“What I can’t see is, why he didn’t write,” sez the Friar.
“He couldn’t write,” chirps up two punchers at once, an’ then they took the rope off Olaf’s neck.
They talked it over and decided that the best thing to do was to bury Bud Fisher right there in the cañon. The’ was a little cave on the ledge back o’ where we were standin’ so two o’ the punchers went down where they had him laid out under the slickers, an’ brought him up. We had to hoist him on ropes, an’ the Friar looked a long time into his face.
It was just a lad’s face: not bad nor hardened; just the face of a mischievous boy, weary after a day’s sport. We all took a look, an’ then put him in the little cave an’ heaped clods over him an’ piled stones on until the door was blocked shut again’ varmints.
The Friar sat down on a big rock—he had worked as hard as any of us—and sat thinkin’ with his chin in his hand. The Cross brand fellers muttered among themselves for a moment, an’ then one of ’em took off his hat, an’ sez, “Don’t ya think ya’d ought to speak somethin’ over him, parson?”
“Do you want me to?” asked the Friar. And they all nodded their heads.
So the Friar, he took off his battered hat and stood up before us an’ spoke a sermon, while we took off our hats, an’ sat around on stones to listen.
I’m convinced ’at the Friar’s long suit lay in the fact ’at he allus preached at himself. Most preachers have already divided the sheep from the goats; and they allus herd off contented with the sheep on green pastures, and preach down at the goats on the barren rocks; but if the Friar made any division at all, he classed himself in with the goats.
You see, in agreein’ to help string Olaf should he be convicted, the Friar had bet his soul on the outcome; and this braced him up in that crowd as nothin’ else would; for they knew that if he had lost, he’d have pulled harder on the rope ’n any one else.

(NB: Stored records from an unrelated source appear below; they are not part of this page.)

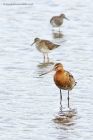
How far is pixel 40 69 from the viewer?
59.9ft

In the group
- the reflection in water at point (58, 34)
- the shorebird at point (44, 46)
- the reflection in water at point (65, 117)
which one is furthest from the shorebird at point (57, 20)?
the reflection in water at point (65, 117)

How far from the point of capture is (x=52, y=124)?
13484 millimetres

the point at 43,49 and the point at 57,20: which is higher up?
the point at 57,20

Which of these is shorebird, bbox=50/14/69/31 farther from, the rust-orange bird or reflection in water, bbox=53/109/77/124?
reflection in water, bbox=53/109/77/124

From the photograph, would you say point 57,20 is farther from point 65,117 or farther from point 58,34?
point 65,117

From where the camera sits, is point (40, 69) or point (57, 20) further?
point (57, 20)

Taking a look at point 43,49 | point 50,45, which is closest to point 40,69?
point 43,49

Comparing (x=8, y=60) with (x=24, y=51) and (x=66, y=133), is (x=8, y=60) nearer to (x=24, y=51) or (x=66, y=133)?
(x=24, y=51)

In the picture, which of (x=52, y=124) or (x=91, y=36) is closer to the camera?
(x=52, y=124)

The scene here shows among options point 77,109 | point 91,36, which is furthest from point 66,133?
point 91,36

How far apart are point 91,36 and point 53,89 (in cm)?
611

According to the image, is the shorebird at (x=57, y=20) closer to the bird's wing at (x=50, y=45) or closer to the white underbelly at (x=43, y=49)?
the bird's wing at (x=50, y=45)

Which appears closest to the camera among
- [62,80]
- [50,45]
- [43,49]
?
[62,80]

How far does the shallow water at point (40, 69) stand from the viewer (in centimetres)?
1323
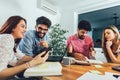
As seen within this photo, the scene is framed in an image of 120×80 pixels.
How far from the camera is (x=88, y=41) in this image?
2.81m

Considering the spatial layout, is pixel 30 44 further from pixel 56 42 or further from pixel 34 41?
pixel 56 42

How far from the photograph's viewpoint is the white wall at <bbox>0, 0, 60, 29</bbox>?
246cm

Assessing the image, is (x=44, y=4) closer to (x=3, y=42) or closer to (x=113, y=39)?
(x=113, y=39)

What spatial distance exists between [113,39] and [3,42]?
204 cm

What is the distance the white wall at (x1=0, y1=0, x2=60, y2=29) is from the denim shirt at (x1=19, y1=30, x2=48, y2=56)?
1.56ft

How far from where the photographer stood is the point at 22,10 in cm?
280

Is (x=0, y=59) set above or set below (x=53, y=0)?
below

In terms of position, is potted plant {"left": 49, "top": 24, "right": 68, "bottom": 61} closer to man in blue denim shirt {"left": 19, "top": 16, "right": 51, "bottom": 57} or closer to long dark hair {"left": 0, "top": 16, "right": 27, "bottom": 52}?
man in blue denim shirt {"left": 19, "top": 16, "right": 51, "bottom": 57}

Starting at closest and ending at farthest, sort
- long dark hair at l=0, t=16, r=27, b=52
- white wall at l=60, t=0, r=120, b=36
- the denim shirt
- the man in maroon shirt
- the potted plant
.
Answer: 1. long dark hair at l=0, t=16, r=27, b=52
2. the denim shirt
3. the man in maroon shirt
4. white wall at l=60, t=0, r=120, b=36
5. the potted plant

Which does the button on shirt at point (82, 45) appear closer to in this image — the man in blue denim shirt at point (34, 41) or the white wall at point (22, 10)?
the man in blue denim shirt at point (34, 41)

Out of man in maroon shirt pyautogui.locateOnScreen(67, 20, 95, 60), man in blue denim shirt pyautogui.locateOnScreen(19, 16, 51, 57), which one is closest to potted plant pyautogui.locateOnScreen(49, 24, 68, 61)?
man in maroon shirt pyautogui.locateOnScreen(67, 20, 95, 60)

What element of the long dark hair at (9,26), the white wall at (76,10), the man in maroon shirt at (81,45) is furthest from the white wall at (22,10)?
the man in maroon shirt at (81,45)

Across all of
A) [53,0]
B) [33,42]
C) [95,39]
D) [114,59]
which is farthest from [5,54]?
[53,0]

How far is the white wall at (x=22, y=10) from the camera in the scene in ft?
8.07
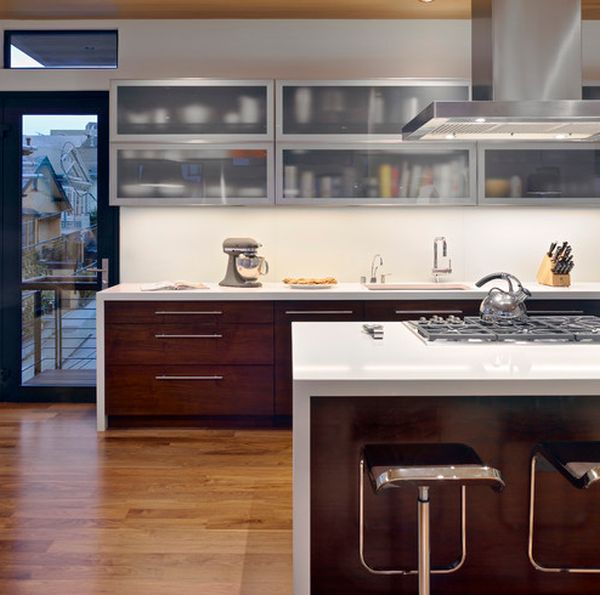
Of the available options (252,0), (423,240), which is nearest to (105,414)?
(423,240)

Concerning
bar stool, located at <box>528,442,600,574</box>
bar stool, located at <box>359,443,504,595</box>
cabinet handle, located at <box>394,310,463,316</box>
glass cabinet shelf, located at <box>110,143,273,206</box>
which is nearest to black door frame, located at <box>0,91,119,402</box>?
glass cabinet shelf, located at <box>110,143,273,206</box>

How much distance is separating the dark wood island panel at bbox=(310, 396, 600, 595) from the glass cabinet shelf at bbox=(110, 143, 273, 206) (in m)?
2.80

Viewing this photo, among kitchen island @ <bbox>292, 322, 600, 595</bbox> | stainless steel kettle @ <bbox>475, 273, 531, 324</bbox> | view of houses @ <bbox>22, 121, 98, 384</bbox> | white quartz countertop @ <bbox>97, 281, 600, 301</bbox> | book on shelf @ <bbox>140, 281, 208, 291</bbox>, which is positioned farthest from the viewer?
view of houses @ <bbox>22, 121, 98, 384</bbox>

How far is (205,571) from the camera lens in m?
2.67

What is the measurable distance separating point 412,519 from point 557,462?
1.71 feet

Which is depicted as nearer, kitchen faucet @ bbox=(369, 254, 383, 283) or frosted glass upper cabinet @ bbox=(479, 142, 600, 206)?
frosted glass upper cabinet @ bbox=(479, 142, 600, 206)

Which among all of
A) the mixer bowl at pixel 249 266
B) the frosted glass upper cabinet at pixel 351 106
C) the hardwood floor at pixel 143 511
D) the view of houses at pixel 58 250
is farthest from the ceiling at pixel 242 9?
the hardwood floor at pixel 143 511

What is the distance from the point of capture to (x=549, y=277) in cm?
490

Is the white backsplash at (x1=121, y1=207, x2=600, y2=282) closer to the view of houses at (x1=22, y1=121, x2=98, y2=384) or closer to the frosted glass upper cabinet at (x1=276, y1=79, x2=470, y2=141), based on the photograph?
the view of houses at (x1=22, y1=121, x2=98, y2=384)

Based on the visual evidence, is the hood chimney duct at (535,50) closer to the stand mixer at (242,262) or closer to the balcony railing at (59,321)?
the stand mixer at (242,262)

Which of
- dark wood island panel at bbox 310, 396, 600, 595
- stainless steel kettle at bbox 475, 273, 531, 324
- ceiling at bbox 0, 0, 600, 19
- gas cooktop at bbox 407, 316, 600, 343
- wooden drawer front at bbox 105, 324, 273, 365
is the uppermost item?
ceiling at bbox 0, 0, 600, 19

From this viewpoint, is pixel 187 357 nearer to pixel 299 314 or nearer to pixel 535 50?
pixel 299 314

It’s child’s play to put out a funeral talk over some old lady who has helped the neighbors for seventy or eighty years; but to preach the need of repentance to the livin’, and then to smooth things out for ’em after they’ve died in their sins, in such a way as it will jolly up the survivors and give ’em nerve to carve cheerful tidings on the tombstone, is enough to make a discriminatin’ man sweat his hair out.